Do you know what the role of NZ Super is? Is what many still call ‘the pension’ there to ensure dignity in old age? Is it there to provide a basic standard of living? Or is it a reward for working hard and paying taxes?
If you can’t decide, you are not alone – even the Retirement Commissioner, Jane Wrightson, found a range of views and no consensus on the subject when she took up her role in February.
Now there is – following consultation with an Expert Advisory Group of academics and policy specialists, the commissioner has released a statement defining the purpose of New Zealand’s retirement income system and what it aims to achieve.
The ‘system’ is more than just NZ Super, it is also retirement savings plans such as KiwiSaver. With that in mind, Wrightson and the advisory group came up with the following statement:
- A stable retirement income framework enables trust and confidence that older New Zealand residents can live with dignity and mana, participate in and contribute to society, and enjoy a high level of belonging and connection to their whānau, community and country.
The statement goes on to spell out the different roles of NZ Super and Kiwisaver or other savings in achieving a sustainable retirement income framework:
- To provide NZ Superannuation to ensure an adequate standard of living for New Zealanders of eligible age. NZ Super is the government’s primary contribution to financial security for the remainder of a person’s life.
- To actively support New Zealanders to build and manage independent savings that contribute to their ability to maintain their own relative standard of living.

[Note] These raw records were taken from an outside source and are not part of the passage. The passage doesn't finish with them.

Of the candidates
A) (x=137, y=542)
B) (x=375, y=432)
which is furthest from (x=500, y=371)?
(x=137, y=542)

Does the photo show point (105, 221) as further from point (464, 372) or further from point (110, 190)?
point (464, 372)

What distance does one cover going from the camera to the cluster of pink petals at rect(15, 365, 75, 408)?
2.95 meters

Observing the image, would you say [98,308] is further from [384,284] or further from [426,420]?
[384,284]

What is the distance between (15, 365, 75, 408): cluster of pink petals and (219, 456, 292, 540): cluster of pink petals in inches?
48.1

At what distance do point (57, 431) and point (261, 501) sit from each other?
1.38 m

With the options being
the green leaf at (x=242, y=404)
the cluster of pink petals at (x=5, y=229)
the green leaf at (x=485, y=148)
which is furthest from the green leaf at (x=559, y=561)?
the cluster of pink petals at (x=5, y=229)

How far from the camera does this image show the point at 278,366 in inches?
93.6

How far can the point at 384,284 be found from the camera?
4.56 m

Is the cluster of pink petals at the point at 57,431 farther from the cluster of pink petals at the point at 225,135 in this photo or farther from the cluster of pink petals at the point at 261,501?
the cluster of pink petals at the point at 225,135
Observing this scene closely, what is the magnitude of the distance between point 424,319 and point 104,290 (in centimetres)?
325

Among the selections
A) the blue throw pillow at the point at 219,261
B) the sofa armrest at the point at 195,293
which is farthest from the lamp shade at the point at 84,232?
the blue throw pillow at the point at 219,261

“This statement acknowledges the dual role of government and the individual in preparing for their retirement,” says Wrightson. “The review recommended that NZ Super be retained at its current settings in the medium term, and made a number of recommendations to strengthen KiwiSaver. Whether people use KiwiSaver or another vehicle to build independent savings, they must be supported in putting money away for retirement because for many, NZ Super alone will not be enough.”
Wrightson considered policy in areas such as healthcare and housing should also be viewed through a retirement lens, as they had significant bearing on standards of living in retirement.
“This is particularly true for many Māori, whose disparity in living standards throughout their lives affect their quality of life as they age,” says Wrightson. “I hope to influence progress in addressing these disparities before people reach retirement.”
Wrightson thanked the Expert Advisory Group for their help in formulating the statement.